THE DILEMMA OF THE DIGITAL YAWN
and the HUMAN YAHOO

THE-DILEMMA-OF-THE-DIGITAL-YAWN-2

As we all get the inevitable push notices from algorithms buried in various shopping or search engine sites you have to admit, it does get a bit annoying. Being asked every week by a software programme to allow an update to it. Being cajoled by software on LinkedIn…you have so many people who have moved jobs. You have so many who want to link up. I was asked the other day if I knew my wife. It didn’t say it in those terms because it used her first and surname.

The programmes and the search engines do stupefy the brain and somewhat constrain creativity. There will always, of course, be somebody like David Hockney who throws that idea of technology not aiding creativity. Adobe has made a multi-billion dollar out of selling subscription suites of programmes to facilitate commercial artistry.

So, having said that ‘digital is a bit AI…a bit inhuman I think we can see that industrializing art has always been in the background of anything with a process. Lithographic prints or limited edition lithographs signed by the artist are like Chagall say or Miro makes the art accessible and also turn over a handy bit of coin. Technology which is linked to mass production like 3D printing or special limited edition digital prints is important.
You can see say a well-known pop singer like Mick Jagger trying his hand at some art and hey presto the limited edition lithographic of 250 are being packaged and sold for £5000 each. Of course, the syndicated distribution allows the masterpiece to be displayed in many parts of the world.

I was listening to a programme called the $1 billion art theft. In it they suggest that one particular artist was always being stolen. All the works stolen were unique, but the Vermeer painting was $400mn of the $1billion. The man at the FBI who was handling the potential reward said that they would pay $10mn for the return and they would grant immunity from prosecution for the men who had stolen the pictures. The uniqueness of the items meant that exceptionally the thieves had them over a barrel.

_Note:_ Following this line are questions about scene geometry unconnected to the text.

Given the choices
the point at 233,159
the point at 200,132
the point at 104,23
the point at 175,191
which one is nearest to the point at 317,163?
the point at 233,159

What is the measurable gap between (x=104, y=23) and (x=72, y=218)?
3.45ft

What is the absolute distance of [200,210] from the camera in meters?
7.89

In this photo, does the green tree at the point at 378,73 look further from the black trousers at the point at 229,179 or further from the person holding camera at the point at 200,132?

In other words, when push came to shove the more unique/individual the piece the more it was worth.

Of course, valuing everything by monetary means isn’t always best either.

The ALTERNATIVE REALITY

I do believe that a more handmade human/tailormade/bespoke solution does stand out today in a world assailed with TEAMS/SKYPE.

Facebook, Twitter, Google have recently been put in front of the congressional watchdog on censorship. These large organisations exist on some platform of FREE SPEECH. Yet they also allow sometimes racist, terrorist, abusive, illegal sexual materials. The very volume they handle means the tens of thousands that work within these organisations are given certain guidance. Humans make mistakes. Humans are clever because by removing one letter in a word they retain the meaning but bypass the machine stopping the words.

Corporatism can encourage a certain ‘greyness’. It can also mean that much copying goes on and you have a ‘follow my leader’ sort of mentality. The need for digital content can remove the need for thinking. Then again even the tabloid papers of old had certain ‘winning stories’ which kept being rolled out. Anything from lurid crime to royal babies etc.

In business the ‘CONTENT’ and the writing and the explanation of what you hope to convey are critical. Grabbing the audience with something that looks well thought out and isn’t just the same ‘digital footprint’ is important. To get this going and accepted in an organisation you need to look at the culture of CREATIVITY and FREE SPEECH within the bounds of social reason. The blurring today of HOMELIFE with WORK-LIFE is more in focus.

So I leave you people who read this with a dilemma.
‘How do we capitalise on technology and still keep human identity and individuality and thereby get the best of both worlds?